═════ Фрагмент документа
Страницы

"Заключение. Ответ на брошюру Зайцева А.А" архим. Рафаил Карелин

Глава XIII. Заключение.

В заключение г-н Зайцев выражает восторг по поводу своих доказательств и говорит, как портной в сказке "О голом короле", что каждый честный человек должен видеть роскошный наряд на модернистах, а кто не видит этого наряда, тот жулик и невежда. Помнится, что придворные короля изо всех сил расхваливали его одеяние, пока один ребенок не крикнул: "А ведь король-то - голый!" И тогда люди поняли, что на самом деле король шел по улице города голышом. Поэтому г-н Зайцев кричит: мы привели доказательства, достаточные для людей, не потерявших "естественную совесть".
Мы все-таки осмеливаемся сказать, что, несмотря на всю свою человеческую греховность, видим, что г-н Зайцев шьет одежду из воздуха, энергично орудуя иглой. Господин Зайцев пишет, что "...излагаемое А.Н. Осиповым учение имеет своими предшественниками не обновленцев (Евдокима, Антонина, Александра Введенского и других), а Святых Отцов Православной Церкви."
Надо сказать, что большинство обновленцев также говорили, что движение имеет целью возврат к жизни древнехристианских общин и обновление Церкви от последующих исторических деформаций (см. например, у Антонина, Введенского, Боярского, и других). Поэтому "богословская революция" в стакане воды всеми силами хочет найти несуществующую для нее опору в творениях Святых Отцов.
Далее г-н Зайцев продолжает: "Это учение - не плод творчества современных церковных "либералов", "реформаторов", и "модернистов", но часть аутентичного богословского и лигургического наследия Православной Церкви".
══════════
• Задания:
a – Кого, согласно словам Зайцева, приведенным во фрагменте, учение А.Н. Осипова не имеет своими предшественниками?
b – Определите, согласуются ли с фрагментом следующие утверждения, и подтвердите каждый ответ точной цитатой: (i) в сказке, на которую ссылается автор, ребенок крикнул, что король голый; (ii) Зайцев называет предшественниками учения А.Н. Осипова обновленцев; (iii) большинство обновленцев говорили, что движение имеет целью возврат к жизни древнехристианских общин.
c – Изложите суть фрагмента в двух предложениях.
═════ Раздел данных
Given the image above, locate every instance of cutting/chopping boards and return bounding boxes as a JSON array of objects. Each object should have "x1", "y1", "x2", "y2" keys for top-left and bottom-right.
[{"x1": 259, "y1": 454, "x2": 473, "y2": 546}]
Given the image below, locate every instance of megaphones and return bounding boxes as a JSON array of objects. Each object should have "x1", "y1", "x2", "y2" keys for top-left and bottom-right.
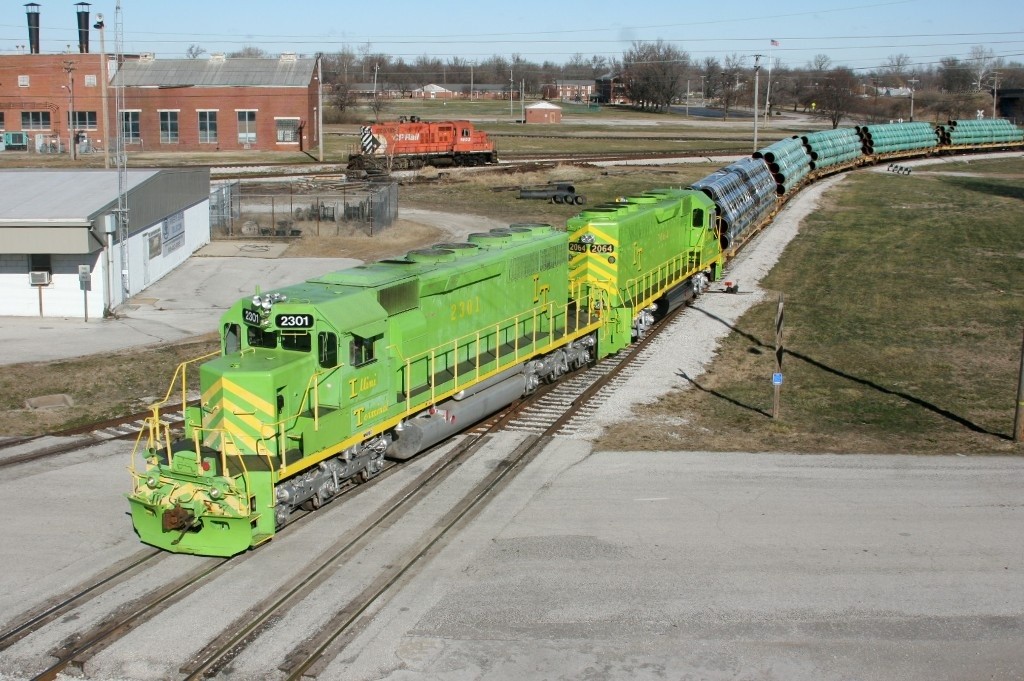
══════════
• Решения заданий:
a – Обновленцев (Евдокима, Антонина, Александра Введенского и других).

b –
(i) Да: «пока один ребенок не крикнул: "А ведь король-то - голый!"».
(ii) Нет: «имеет своими предшественниками не обновленцев».
(iii) Да: «большинство обновленцев также говорили, что движение имеет целью возврат к жизни древнехристианских общин».

c – Автор сравнивает Зайцева с портным из сказки «О голом короле», который шьет одежду из воздуха, и приводит его утверждение, что учение А.Н. Осипова восходит не к обновленцам, а к Святым Отцам Православной Церкви. В ответ автор указывает, что большинство обновленцев тоже говорили о возврате к жизни древнехристианских общин, и считает, что «богословская революция» ищет в творениях Святых Отцов несуществующую опору.